New Zealand newspaper

The Nelson Mail is a 4-day a week newspaper in Nelson, New Zealand, owned by media business Stuff Ltd. It was founded in 1866 as The Nelson Evening Mail.

==History==
The first edition of The Nelson Evening Mail was published on 5 March 1866. The owner was the printer Robert Lucas. Two paper existed already in Nelson at that time: The Nelson Examiner (founded in 1842) and The Colonist (founded in 1857). With the new newspaper immediately making an impact, the older newspapers became dailies, but that could not stop their slow decline. The last edition of The Nelson Examiner was issued on 15 January 1874, and The Colonist was bought by The Nelson Evening Mail in 1920 and its last edition was published on 1 May of that year.

The Lucas family sold the newspaper to Independent Newspapers (INL) in 1993. The new owners changed the title of the newspaper to The Nelson Mail in 1995 when it became a morning newspaper. From 31 July 2017, the publishing schedule was cut back to Monday, Wednesday, Friday, and Saturday. As of 2025, the Saturday newspaper being published is Stuff's sister-publication The Press.

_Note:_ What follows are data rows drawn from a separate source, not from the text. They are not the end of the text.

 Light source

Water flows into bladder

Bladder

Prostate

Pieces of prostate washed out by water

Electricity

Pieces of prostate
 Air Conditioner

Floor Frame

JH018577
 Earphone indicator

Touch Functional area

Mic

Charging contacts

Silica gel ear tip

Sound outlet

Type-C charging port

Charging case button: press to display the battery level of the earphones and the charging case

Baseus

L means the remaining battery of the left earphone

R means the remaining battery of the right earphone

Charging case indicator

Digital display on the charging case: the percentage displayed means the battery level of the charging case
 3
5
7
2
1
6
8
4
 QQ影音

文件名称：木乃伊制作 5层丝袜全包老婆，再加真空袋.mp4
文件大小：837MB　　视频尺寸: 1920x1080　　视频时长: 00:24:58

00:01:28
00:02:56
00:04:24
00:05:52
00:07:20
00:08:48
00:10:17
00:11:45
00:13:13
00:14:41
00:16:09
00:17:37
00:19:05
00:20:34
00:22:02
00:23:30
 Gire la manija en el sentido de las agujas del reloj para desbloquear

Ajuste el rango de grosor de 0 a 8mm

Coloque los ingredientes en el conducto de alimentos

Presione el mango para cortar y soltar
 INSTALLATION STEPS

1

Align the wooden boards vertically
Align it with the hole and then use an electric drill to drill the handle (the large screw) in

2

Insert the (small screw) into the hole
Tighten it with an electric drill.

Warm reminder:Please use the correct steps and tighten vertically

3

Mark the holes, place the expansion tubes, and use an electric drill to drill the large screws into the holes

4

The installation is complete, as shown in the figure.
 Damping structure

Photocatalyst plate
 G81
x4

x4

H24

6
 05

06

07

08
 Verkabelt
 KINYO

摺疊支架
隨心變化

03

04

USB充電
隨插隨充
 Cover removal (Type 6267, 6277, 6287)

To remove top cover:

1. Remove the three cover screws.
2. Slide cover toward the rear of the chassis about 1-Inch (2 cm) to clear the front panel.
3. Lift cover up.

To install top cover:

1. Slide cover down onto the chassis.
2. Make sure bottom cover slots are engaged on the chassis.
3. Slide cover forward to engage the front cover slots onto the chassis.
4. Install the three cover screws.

== Awards and nominations ==
In 2018, The Nelson Mail reporter Nina Hindmarsh won Best Junior Reporter at the 2018 Voyager Media Awards.

In 2019, The Nelson Mail photographer Braden Fastier was the joint winner of Photographer of the Year at the 2019 Voyager Media Awards. Fastier also won the Best Photography (News and/or Sport) Award at the same event.
Also in 2019, Fastier won the News Photography (Regional) Award and the News Photography (Sports) Award from News Media Works.